## start Listed entries
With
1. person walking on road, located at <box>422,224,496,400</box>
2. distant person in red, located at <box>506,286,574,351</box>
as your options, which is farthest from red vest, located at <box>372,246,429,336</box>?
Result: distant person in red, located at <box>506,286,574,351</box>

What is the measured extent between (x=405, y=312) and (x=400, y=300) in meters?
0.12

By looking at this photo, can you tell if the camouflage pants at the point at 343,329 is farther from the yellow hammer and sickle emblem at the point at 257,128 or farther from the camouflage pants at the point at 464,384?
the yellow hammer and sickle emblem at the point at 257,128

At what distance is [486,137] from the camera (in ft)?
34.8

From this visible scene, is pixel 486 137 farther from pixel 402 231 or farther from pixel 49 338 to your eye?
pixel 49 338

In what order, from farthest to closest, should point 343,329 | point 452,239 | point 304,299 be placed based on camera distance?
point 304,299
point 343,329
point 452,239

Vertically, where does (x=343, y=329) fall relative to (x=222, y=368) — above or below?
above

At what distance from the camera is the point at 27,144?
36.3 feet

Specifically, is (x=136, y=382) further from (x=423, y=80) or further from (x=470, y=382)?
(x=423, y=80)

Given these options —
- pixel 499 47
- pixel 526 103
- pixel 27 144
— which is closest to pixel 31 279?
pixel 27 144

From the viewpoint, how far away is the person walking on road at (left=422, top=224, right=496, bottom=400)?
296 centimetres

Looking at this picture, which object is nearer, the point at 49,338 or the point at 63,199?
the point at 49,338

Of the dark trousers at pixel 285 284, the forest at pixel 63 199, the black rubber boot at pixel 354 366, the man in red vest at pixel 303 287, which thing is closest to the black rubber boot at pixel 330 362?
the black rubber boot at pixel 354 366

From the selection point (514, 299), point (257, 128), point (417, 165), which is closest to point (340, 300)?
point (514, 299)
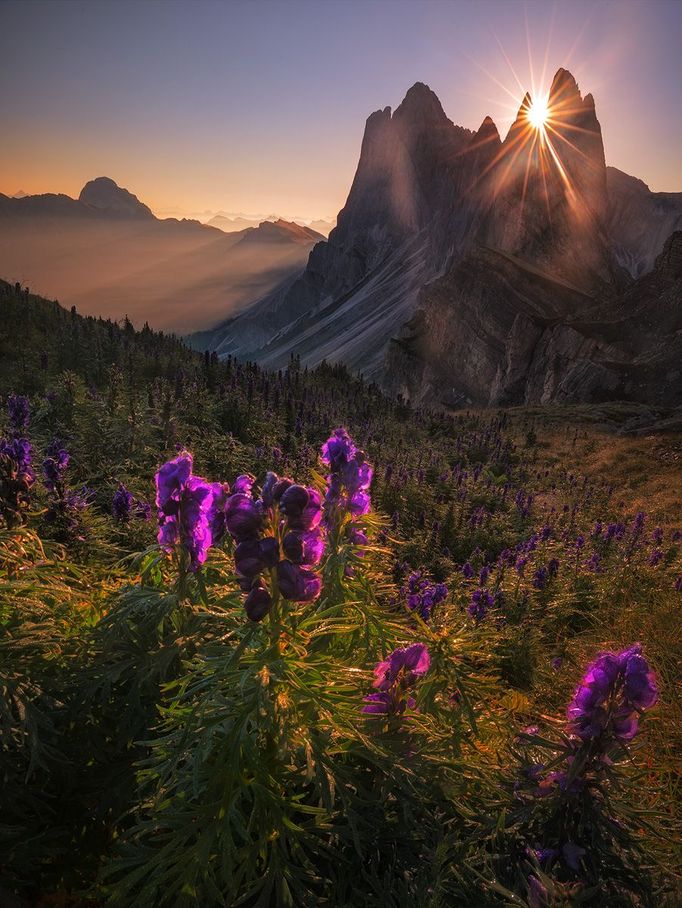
## end Listed entries
[Written request]
Please count the lines above that contain the string "road", and reply with only that number.

[Task response]
2